SHORT PROBLEM: Copy the lines of the items verbatim, starting at the line that contains "Considering the photo" and ending at the last line of the items.

[START OF ENTRIES]

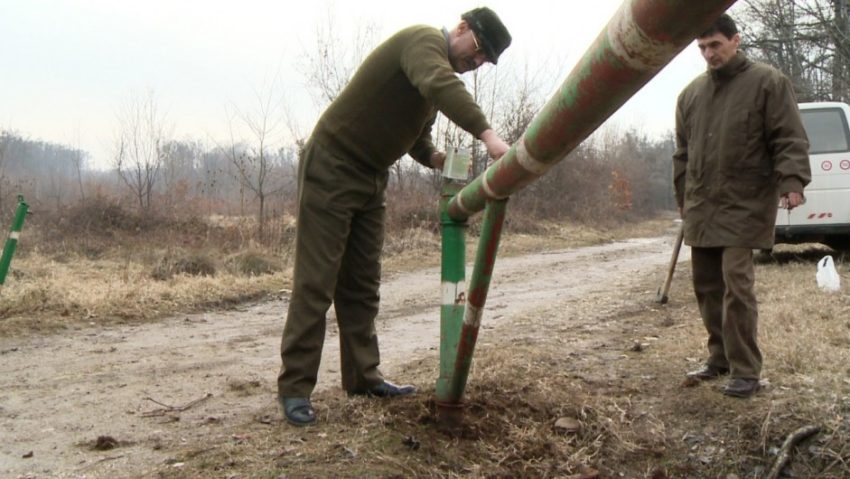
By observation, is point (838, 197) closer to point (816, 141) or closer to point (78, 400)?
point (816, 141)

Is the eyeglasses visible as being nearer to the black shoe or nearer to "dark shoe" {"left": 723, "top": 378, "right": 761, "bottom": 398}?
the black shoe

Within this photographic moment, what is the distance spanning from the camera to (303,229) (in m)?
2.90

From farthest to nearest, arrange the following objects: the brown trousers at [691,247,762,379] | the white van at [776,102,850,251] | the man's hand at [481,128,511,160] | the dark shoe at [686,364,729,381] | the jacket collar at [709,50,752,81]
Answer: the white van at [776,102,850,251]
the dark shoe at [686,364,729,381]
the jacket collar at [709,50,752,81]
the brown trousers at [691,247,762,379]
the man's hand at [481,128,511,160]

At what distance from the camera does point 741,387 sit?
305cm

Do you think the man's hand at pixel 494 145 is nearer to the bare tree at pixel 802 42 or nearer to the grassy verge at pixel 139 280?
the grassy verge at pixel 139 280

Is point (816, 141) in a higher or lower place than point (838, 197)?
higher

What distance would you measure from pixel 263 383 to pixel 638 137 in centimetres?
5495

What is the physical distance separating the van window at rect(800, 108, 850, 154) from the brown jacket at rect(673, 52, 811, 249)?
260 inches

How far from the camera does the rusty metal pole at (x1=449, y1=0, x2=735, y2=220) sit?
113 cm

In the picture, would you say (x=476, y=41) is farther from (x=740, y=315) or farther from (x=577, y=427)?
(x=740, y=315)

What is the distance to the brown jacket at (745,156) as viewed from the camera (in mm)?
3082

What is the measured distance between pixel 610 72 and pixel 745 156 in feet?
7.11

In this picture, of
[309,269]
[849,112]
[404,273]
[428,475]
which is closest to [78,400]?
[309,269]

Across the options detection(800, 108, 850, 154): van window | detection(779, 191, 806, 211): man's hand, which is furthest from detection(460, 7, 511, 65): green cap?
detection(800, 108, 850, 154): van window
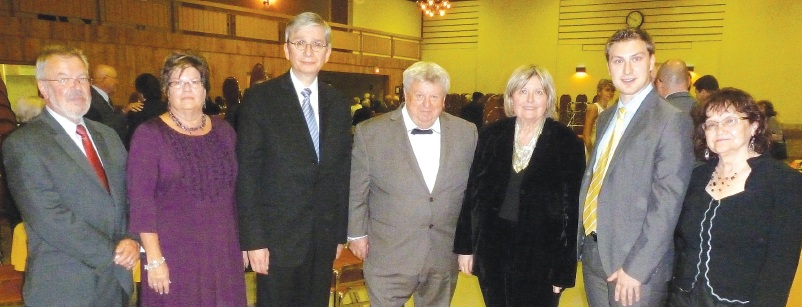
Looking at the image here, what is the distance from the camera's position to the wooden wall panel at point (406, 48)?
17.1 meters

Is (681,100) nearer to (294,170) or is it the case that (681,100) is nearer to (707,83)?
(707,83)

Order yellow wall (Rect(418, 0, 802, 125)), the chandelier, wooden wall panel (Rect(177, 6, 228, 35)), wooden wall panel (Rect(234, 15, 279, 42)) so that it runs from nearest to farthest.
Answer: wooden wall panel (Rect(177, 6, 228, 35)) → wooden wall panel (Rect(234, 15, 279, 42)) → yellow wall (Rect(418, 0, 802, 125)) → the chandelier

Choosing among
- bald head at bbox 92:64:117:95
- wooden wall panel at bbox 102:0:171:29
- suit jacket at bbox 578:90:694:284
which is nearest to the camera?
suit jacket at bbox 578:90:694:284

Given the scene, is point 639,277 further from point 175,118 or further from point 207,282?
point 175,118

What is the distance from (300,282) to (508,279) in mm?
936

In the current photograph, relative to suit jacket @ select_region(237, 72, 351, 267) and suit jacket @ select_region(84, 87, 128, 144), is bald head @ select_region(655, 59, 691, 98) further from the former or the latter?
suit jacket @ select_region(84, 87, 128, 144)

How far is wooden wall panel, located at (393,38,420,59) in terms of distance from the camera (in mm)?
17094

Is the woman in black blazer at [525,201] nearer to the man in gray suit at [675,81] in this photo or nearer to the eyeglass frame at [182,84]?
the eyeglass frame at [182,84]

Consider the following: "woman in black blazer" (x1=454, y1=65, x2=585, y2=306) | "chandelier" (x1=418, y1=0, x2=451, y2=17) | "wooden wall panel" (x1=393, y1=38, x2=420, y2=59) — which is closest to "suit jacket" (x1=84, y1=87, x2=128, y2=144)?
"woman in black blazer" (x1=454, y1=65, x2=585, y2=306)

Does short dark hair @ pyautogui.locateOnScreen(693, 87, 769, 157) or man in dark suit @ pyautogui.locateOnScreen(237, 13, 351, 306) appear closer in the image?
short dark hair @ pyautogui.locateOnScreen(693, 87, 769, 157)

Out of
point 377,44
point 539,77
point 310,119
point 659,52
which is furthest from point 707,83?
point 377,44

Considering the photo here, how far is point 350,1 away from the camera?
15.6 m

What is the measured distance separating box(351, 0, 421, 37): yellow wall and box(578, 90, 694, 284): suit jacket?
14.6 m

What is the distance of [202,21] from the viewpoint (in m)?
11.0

[END OF ENTRIES]

WRITTEN RESPONSE:
Considering the photo here, how far is point 350,1 away from the camera?
15.6 m

What is the measured distance separating box(351, 0, 421, 37): yellow wall and box(578, 90, 694, 284): suit jacket?
14.6 m

What is the distance of [202,21] from the viewpoint (in m)?
11.0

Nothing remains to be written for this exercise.